China is said to be both chiefly at fault for our huge trade deficit and indispensable to financing our huge budget deficit. Some go further, arguing that we are declining, China is rising, and we better keep it on board -- or else.
These are the excuses of a government that can't exert even the minimal self-discipline needed to guide the American economy -- by far the world's largest -- which has the best endowment of human, natural and technological resources and the most flexible, adaptive markets.
Our top political figures cover for their failures by wildly overstating the importance of China to our trade and budget deficits. In trade, sustained deficits like ours stem ultimately from too little saving. The most direct way for the United States to cut deeply into its trade deficit, with China and everyone else, would be to save more.
American households have started doing so. Their saving rate has moved from less than 1 percent to near 5 percent in the past 18 months. But a potentially dramatic improvement in the trade deficit has been undermined by the federal government, which has gone on an unprecedented spending binge.
Last January, then-President-elect Barack Obama said "only government" could replace household spending and the new Congress was all too willing to oblige. China's role in causing our trade deficit is marginal.
The budget-deficit argument is more tortured. It starts by attributing the gigantic deficit in part to Chinese financing. How dare they make it easier for us to spend money we don't have! This is little more than a childish abdication of responsibility by at least two presidents and many more sessions of Congress.
The other claim is that the U.S. desperately needs Chinese financing so we can maintain the terrible fiscal policy we shouldn't have adopted in the first place. This claim has no foundation.
China's investment in U.S. Treasury bonds became much smaller and less important in 2009 than it was in 2008. Yet U.S. commercial interest rates have actually declined.
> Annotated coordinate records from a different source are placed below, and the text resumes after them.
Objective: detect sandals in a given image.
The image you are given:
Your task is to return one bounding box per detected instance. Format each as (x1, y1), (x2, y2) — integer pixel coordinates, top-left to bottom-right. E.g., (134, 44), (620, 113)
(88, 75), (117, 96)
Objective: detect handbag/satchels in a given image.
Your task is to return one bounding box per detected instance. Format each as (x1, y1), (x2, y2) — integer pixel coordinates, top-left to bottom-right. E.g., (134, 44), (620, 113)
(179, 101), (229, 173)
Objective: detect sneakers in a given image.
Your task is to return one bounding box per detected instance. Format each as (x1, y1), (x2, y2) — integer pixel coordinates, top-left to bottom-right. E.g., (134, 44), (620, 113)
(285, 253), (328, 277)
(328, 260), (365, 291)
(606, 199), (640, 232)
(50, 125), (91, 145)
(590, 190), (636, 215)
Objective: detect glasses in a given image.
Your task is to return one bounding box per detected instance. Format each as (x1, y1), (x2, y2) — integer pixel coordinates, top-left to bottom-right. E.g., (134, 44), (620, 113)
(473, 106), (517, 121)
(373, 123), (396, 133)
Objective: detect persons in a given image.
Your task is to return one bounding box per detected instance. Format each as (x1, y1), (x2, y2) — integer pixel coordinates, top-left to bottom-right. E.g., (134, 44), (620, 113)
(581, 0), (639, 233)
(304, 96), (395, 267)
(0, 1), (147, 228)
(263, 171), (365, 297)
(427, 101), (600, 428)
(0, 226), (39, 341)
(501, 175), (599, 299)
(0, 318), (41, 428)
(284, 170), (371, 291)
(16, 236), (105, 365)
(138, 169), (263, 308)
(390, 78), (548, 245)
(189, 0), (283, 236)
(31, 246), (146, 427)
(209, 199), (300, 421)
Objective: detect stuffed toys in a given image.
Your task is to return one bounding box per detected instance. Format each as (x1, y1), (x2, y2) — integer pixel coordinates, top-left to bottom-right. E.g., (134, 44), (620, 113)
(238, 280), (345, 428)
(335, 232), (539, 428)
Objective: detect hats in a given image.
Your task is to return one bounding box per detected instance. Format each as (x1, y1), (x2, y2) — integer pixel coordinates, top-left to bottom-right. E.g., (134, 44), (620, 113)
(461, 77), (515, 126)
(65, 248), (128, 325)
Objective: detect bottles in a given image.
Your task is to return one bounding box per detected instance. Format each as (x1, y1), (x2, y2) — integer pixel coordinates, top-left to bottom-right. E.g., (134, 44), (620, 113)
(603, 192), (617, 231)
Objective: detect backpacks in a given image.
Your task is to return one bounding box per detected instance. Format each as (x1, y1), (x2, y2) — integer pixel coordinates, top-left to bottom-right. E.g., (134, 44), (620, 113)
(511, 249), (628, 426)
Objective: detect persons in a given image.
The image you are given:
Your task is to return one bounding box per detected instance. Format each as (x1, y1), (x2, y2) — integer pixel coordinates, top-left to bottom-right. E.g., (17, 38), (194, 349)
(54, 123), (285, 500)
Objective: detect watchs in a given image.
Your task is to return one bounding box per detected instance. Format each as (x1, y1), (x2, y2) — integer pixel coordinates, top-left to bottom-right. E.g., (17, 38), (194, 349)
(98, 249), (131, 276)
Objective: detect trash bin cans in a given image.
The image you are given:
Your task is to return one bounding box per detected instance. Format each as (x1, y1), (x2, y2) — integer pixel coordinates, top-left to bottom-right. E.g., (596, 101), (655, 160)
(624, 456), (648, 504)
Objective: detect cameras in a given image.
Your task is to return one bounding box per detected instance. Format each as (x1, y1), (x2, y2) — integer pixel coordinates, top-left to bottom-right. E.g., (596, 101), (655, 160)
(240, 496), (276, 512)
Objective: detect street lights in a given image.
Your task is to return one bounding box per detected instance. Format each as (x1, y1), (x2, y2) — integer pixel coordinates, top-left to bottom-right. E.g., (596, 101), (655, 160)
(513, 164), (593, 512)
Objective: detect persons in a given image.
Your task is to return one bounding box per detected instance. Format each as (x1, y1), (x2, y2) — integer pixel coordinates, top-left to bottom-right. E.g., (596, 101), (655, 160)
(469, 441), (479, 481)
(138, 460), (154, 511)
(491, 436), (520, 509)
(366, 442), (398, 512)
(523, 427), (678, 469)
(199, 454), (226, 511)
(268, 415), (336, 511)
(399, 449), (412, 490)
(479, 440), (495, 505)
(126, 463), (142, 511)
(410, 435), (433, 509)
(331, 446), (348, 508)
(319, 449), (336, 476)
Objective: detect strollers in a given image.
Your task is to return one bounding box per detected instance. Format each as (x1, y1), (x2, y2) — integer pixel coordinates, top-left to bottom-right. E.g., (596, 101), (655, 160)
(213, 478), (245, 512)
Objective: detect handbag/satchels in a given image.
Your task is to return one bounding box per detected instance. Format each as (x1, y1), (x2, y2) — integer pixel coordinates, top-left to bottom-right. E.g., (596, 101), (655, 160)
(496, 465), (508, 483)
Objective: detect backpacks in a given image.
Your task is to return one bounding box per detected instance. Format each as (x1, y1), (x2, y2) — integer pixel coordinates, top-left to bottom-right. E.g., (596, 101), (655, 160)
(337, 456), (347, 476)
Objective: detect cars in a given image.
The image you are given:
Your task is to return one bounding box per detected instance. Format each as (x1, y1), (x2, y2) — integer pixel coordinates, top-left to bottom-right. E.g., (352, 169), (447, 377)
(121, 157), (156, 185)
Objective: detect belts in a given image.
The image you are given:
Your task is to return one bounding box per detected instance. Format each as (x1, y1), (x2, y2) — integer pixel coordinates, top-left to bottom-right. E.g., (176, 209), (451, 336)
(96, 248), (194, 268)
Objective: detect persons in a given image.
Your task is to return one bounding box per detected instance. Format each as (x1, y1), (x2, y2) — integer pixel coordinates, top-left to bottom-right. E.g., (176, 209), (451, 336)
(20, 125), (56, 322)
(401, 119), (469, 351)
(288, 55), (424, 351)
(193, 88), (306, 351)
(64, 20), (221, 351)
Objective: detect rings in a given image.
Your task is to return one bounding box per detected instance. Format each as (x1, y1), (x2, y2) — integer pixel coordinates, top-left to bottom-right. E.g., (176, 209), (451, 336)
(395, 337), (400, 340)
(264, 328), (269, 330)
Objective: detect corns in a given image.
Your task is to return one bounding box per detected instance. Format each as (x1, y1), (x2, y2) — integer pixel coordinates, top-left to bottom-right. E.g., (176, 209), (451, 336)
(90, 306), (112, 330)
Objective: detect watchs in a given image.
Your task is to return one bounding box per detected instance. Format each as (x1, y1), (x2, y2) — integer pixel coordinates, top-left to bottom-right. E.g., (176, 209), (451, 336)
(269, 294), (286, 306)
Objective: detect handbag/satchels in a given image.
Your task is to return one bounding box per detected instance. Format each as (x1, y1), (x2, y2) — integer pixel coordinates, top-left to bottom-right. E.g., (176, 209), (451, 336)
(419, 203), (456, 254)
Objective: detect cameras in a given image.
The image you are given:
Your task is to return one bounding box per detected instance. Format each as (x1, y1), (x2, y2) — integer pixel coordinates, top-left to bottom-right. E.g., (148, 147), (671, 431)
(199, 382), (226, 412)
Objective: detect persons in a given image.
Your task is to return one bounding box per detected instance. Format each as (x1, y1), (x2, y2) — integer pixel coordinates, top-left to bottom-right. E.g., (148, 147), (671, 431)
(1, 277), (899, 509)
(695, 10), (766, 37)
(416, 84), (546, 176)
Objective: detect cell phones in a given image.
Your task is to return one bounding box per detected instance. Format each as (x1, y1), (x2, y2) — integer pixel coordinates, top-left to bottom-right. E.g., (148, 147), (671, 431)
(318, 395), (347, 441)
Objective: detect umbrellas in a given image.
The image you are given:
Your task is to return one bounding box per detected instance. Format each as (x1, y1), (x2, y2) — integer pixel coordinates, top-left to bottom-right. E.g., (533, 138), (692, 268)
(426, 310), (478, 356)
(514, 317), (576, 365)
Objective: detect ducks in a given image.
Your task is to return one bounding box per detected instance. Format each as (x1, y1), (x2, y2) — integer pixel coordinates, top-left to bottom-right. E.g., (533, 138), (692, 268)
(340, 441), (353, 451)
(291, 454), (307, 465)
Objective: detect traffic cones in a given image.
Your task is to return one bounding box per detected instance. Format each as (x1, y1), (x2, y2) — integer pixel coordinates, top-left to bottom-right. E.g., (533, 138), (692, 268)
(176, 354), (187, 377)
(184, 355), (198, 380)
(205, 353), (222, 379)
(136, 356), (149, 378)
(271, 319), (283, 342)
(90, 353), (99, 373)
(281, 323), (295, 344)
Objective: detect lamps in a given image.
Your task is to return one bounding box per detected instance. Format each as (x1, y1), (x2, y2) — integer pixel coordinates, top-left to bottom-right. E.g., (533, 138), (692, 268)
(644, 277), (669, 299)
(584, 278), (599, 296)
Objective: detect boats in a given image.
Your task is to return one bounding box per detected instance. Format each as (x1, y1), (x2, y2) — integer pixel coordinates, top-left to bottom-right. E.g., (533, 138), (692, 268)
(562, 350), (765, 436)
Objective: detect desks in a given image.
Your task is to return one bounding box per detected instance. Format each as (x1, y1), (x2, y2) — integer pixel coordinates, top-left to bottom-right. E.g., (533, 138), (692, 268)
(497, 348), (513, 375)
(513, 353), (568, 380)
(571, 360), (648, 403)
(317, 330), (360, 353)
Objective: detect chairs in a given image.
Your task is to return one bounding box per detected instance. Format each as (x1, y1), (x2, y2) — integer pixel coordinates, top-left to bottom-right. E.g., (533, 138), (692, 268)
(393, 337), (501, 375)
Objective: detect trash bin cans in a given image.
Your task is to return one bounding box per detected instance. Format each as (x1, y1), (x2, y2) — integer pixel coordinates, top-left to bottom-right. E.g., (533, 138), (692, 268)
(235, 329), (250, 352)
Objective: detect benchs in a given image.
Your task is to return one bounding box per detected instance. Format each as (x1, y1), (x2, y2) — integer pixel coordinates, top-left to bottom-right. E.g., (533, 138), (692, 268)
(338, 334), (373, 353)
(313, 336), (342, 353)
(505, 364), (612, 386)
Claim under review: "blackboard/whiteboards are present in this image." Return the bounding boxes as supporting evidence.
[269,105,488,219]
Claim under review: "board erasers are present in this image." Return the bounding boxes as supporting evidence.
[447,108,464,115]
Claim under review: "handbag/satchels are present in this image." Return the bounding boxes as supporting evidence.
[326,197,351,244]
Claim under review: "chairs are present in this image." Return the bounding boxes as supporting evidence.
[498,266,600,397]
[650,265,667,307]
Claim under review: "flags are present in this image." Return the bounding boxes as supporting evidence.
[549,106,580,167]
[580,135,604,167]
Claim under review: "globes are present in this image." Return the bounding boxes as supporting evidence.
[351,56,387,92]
China has little to do with our budget deficit. We are funding it ourselves.
At the recent annual meetings of the American Economic Association, a host of renowned scholars anticipated a weak decade ahead for the U.S. Their view might change dramatically if we didn't face trillion-dollar deficits or trillion-dollar tax hikes for years to come, with only vague promises of improvement from the same people who created the problem.
There is still strong domestic and foreign demand for Treasuries precisely because the fundamentals of our economy are still so strong. But it won't last in the face of all this spending.
If China could ever have been blamed for our problems, 2009 put an end to that. More than anything, it's our budget deficit that's driving our trade deficit. And it's our government's irresponsibility that is solely responsible for our budget deficit. The China excuse will no longer work -- and it will be clear who's at fault when the bill comes due.
Derek Scissors is a research fellow in the Asian Studies Center at The Heritage Foundation.